» **Opdracht**: Zet de regels van de regel met "Looking closely at" tot en met het einde van de records om in een JSON-lijst van strings, één string per regel en zonder lege regels. Laat de afbeeldingen uit het antwoord weg.

=-=-=

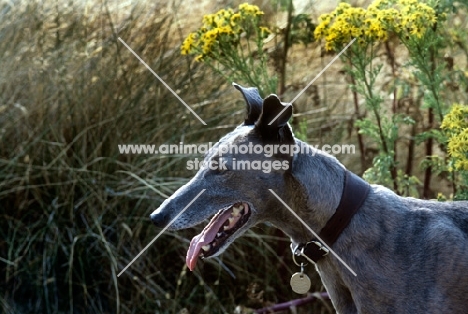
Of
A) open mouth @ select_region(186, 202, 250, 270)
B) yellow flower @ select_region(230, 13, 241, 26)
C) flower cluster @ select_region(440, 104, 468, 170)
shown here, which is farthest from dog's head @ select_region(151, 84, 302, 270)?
yellow flower @ select_region(230, 13, 241, 26)

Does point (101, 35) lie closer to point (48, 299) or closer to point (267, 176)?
point (48, 299)

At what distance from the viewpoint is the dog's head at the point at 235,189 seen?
12.2ft

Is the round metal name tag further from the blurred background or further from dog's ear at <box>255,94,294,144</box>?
the blurred background

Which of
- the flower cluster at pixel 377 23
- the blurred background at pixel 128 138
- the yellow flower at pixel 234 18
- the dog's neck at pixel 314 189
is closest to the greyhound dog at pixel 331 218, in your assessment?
the dog's neck at pixel 314 189

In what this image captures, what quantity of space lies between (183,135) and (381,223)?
8.65 ft

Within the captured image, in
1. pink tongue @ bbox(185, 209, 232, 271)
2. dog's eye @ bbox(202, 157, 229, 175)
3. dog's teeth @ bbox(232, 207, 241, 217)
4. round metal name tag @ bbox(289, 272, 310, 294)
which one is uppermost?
dog's eye @ bbox(202, 157, 229, 175)

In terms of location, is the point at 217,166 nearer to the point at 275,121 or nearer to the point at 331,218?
the point at 275,121

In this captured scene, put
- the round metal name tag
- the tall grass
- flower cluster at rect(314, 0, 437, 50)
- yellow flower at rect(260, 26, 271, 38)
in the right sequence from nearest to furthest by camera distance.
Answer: the round metal name tag, flower cluster at rect(314, 0, 437, 50), yellow flower at rect(260, 26, 271, 38), the tall grass

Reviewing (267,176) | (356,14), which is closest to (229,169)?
(267,176)

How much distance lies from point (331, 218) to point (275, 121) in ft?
1.50

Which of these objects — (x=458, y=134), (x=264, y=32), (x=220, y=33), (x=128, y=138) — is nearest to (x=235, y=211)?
(x=458, y=134)

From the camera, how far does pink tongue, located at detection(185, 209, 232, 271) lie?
376 cm

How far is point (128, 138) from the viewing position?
20.4 feet

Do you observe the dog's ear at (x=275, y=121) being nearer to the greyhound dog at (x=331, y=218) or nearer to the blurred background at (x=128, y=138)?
the greyhound dog at (x=331, y=218)
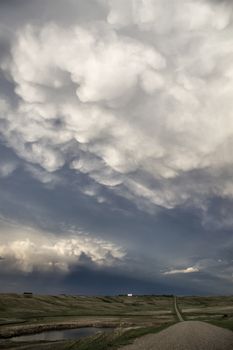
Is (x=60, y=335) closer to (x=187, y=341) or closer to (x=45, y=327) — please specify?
(x=45, y=327)

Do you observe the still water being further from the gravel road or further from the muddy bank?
the gravel road

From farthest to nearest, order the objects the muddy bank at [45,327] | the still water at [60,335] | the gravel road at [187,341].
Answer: the muddy bank at [45,327] → the still water at [60,335] → the gravel road at [187,341]

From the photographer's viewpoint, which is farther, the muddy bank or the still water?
the muddy bank

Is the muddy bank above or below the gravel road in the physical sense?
above

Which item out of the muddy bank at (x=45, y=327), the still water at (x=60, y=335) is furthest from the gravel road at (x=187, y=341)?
the muddy bank at (x=45, y=327)

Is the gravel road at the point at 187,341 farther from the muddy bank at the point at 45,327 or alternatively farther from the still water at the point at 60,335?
the muddy bank at the point at 45,327

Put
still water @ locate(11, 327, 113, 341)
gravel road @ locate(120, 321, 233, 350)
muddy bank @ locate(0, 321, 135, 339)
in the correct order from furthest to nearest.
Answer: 1. muddy bank @ locate(0, 321, 135, 339)
2. still water @ locate(11, 327, 113, 341)
3. gravel road @ locate(120, 321, 233, 350)

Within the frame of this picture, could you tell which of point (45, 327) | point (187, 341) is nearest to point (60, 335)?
point (45, 327)

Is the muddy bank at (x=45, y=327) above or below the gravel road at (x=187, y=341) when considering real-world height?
above

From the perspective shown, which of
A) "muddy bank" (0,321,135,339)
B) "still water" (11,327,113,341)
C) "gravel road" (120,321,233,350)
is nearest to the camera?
"gravel road" (120,321,233,350)

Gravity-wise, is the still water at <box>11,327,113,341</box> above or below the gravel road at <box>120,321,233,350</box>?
above

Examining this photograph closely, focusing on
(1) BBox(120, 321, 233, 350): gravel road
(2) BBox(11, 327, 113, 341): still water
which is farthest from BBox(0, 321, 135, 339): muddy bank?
(1) BBox(120, 321, 233, 350): gravel road

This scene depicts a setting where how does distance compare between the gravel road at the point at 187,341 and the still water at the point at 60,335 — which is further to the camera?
the still water at the point at 60,335

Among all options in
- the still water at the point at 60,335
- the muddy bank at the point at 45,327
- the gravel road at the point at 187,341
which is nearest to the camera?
the gravel road at the point at 187,341
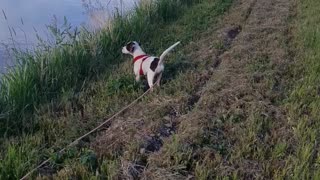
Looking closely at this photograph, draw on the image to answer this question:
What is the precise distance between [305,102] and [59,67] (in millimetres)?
2796

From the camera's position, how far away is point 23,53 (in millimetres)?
5172

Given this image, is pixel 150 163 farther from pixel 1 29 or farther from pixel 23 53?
pixel 1 29

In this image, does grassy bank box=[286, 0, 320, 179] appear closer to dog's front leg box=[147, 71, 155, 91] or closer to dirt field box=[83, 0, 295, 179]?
dirt field box=[83, 0, 295, 179]

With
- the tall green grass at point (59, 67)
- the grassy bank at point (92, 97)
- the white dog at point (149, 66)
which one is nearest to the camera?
the grassy bank at point (92, 97)

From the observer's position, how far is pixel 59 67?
205 inches

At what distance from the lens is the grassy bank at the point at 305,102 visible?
3.33 meters

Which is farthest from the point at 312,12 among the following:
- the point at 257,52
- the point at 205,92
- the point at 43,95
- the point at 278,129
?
the point at 43,95

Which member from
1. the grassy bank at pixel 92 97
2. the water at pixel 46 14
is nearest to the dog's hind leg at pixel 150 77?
the grassy bank at pixel 92 97

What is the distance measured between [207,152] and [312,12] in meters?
5.81

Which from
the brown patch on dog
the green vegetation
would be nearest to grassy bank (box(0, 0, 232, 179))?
the green vegetation

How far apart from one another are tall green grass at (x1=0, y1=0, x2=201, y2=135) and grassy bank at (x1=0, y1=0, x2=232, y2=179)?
0.04 feet

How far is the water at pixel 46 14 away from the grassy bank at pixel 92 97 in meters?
0.47

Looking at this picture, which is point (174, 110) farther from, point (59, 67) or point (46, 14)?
point (46, 14)

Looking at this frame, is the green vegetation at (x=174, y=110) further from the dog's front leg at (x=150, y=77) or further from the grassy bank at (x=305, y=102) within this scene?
the dog's front leg at (x=150, y=77)
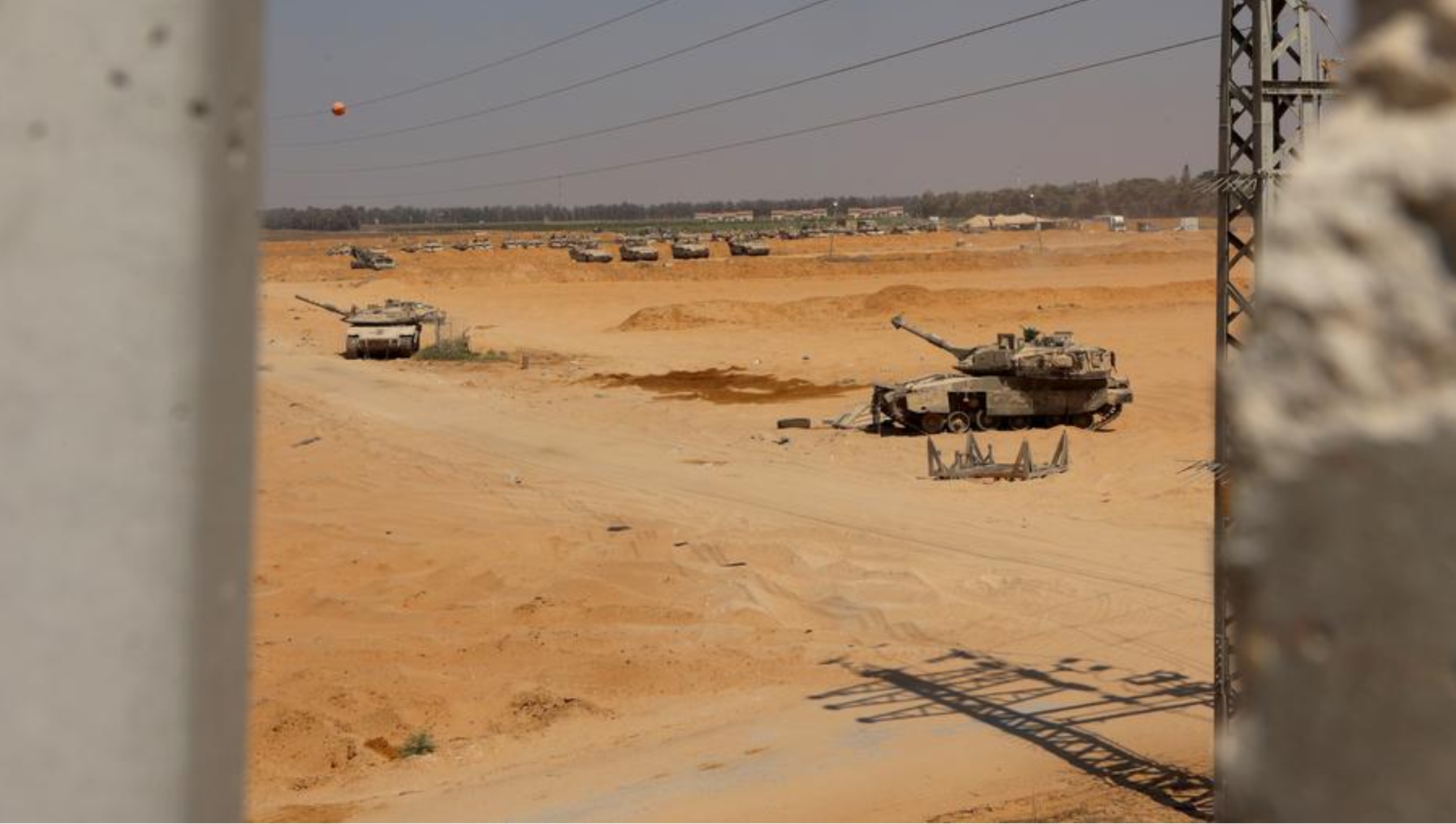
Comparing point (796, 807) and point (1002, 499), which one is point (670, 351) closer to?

=-=-=

» **Oplossing**:
[
  "Looking closely at this photograph, draw on the image to answer this question:",
  "What is the precise distance between [305,102] and [59,67] (in millimetres)?",
  "2796",
  "From the camera's position, how far away is point 23,53 (in millimetres)?",
  "5172",
  "Given this image, is pixel 150 163 farther from pixel 1 29 or farther from pixel 23 53?",
  "pixel 1 29",
  "In this image, does grassy bank box=[286, 0, 320, 179] appear closer to dog's front leg box=[147, 71, 155, 91] or closer to dirt field box=[83, 0, 295, 179]?",
  "dirt field box=[83, 0, 295, 179]",
  "With",
  "- the tall green grass at point (59, 67)",
  "- the grassy bank at point (92, 97)",
  "- the white dog at point (149, 66)",
  "which one is nearest to the camera?",
  "the grassy bank at point (92, 97)",
  "From the observer's position, how far is pixel 59 67?",
  "205 inches",
  "At what distance from the lens is the grassy bank at the point at 305,102 visible?",
  "3.33 meters",
  "Which is farthest from the point at 312,12 among the following:",
  "- the point at 257,52",
  "- the point at 205,92",
  "- the point at 43,95",
  "- the point at 278,129",
  "?",
  "the point at 43,95",
  "Which member from",
  "1. the grassy bank at pixel 92 97",
  "2. the water at pixel 46 14",
  "is nearest to the dog's hind leg at pixel 150 77?",
  "the grassy bank at pixel 92 97",
  "What is the distance measured between [207,152] and [312,12] in meters?",
  "5.81",
  "Which from",
  "the brown patch on dog",
  "the green vegetation",
  "would be nearest to grassy bank (box(0, 0, 232, 179))?",
  "the green vegetation",
  "How far apart from one another are tall green grass at (x1=0, y1=0, x2=201, y2=135) and grassy bank at (x1=0, y1=0, x2=232, y2=179)?",
  "0.04 feet",
  "How far is the water at pixel 46 14 away from the grassy bank at pixel 92 97 in meters?",
  "0.47",
  "Looking at this picture, which is point (174, 110) farther from, point (59, 67) or point (46, 14)?",
  "point (46, 14)",
  "Looking at this frame, is the green vegetation at (x=174, y=110) further from the dog's front leg at (x=150, y=77) or further from the grassy bank at (x=305, y=102) within this scene?",
  "the dog's front leg at (x=150, y=77)",
  "Comparing point (796, 807) and point (1002, 499), which one is point (670, 351) closer to?"
]